Existe uma certa hierarquização no seu clã, não existia um chefe ou um líder que os liderava, eles coexistiam um com o outro perfeitamente a medida do possível. A hierarquização funcionava em forma de quanto respeito e perigo alguém do clã representava. Como todo o distrito vermelho foi transformado em um complexo e ao redor dele foram construídos os estabelecimentos de negócio, ele era como uma pequena vila dentro de Konoha.
Tinha supermercados, padarias, lojas, bordéis e muitos outros, acompanhado pelo grande número de pessoas que moravam nele. Sakura tinha esquecido como existia tanta gente, caminhando pelas ruas do complexo de seu clã, agora ela é forçada a lembrar.

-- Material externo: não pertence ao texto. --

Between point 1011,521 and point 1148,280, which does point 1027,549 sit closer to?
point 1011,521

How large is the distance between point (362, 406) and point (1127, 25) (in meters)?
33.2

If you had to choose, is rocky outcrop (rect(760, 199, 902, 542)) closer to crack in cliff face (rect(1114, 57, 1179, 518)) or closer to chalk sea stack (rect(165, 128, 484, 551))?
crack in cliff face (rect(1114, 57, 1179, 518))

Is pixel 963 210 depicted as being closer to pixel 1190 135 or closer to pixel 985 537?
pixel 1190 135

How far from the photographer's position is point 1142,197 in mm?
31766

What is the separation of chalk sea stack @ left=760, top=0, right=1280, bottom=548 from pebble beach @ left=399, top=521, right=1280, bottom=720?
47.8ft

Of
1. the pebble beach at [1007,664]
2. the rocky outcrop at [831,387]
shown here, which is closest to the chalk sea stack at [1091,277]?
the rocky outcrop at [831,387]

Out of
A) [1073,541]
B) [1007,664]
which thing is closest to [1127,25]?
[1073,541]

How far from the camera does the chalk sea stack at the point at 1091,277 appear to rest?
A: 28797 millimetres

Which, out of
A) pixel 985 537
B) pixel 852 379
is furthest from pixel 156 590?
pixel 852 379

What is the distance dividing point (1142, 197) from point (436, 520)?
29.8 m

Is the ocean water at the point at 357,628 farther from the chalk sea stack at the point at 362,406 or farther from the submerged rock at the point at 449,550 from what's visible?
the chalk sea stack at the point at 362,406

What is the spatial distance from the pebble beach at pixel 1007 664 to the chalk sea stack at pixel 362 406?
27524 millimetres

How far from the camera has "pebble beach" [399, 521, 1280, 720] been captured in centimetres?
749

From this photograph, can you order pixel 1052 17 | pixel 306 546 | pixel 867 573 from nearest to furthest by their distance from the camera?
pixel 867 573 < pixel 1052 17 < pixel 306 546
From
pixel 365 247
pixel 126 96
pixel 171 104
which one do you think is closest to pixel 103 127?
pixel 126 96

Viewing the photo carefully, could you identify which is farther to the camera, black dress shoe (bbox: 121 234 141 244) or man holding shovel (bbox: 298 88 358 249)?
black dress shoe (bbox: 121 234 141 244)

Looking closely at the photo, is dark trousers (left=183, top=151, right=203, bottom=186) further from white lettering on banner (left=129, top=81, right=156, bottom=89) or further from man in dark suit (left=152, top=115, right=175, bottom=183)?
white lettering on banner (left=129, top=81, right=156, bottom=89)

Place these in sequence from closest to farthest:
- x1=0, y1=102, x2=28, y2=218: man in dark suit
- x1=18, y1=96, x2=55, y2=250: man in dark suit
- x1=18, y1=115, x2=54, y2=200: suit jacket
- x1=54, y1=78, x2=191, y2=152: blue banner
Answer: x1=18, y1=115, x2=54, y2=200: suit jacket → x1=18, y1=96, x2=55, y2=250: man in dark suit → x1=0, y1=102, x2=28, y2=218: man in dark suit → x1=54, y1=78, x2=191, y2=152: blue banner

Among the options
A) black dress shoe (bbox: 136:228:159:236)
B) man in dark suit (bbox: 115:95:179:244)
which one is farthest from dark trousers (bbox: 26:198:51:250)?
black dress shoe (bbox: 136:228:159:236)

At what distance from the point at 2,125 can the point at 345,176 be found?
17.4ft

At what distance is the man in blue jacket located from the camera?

Principalmente, quando todos os olhos estão em sua pessoa, eles sabem que ela matou seus pais e o motivo, caso contrário eles a teriam matado por machucar um dos seus. Eles a olham com certo respeito e é com esse respeito que Sakura descobre que está subindo na hierarquia de seu clã.
Contudo, apenas o respeito não vai mantê-la viva nesse mundo. Seus pés param diante do bordel mais luxuoso e grande do lugar, ela entra com a cabeça erguida e se dirige ao escritório que antes pertencia a seus pais, mas agora é dela, a filha que tirou a vida deles.
Sakura sente como se os fantasmas de seus pais estivessem em suas costas, seguindo e observando cada passo que ela dava daqui para frente, como se dissessem que ela teria que valer o sangue que derramou deles.
A bela mulher de pele escura e olhos verdes, Kyoko era seu nome, já estava em pé ao lado da única mesa que ocupava o lugar.
- Bem vinda, ojou-chan - Kyoko tinha um sorriso sereno em seu rosto e se curvou diante a criança na sala.
Sakura não respondeu, sabia o que significava. Ela caminhou em direção a mesa e se sentou na grande cadeira, só depois disso é que ela respondeu.
- Você vai trabalhar para mim ? - Sakura questionou a mulher, nunca desviando seus olhos esmeraldas.
- Não apenas trabalhar, também vou servi-la, ojou-sama.
Sakura avaliou e sabia em seu instinto que poderia confiar nela, o clã era uma família, independente de como o relacionamento de todos era formado. Ela assentiu e deu sua primeira ordem, como também anunciou uma decisão que estava pensando há algum tempo.
- Você será meu braço direito nos negócios e vou me matricular na academia de Konoha, para me tornar uma shinobi.
Kyoko apenas sorriu um pouco mais e seus olhos brilhavam para a criança com desejo de poder. Ela não se enganou com a pessoa que decidiu seguir. A criança será a mudança que seu clã precisa para se tornar mais poderoso e unido como uma verdadeira família dentro de Konoha.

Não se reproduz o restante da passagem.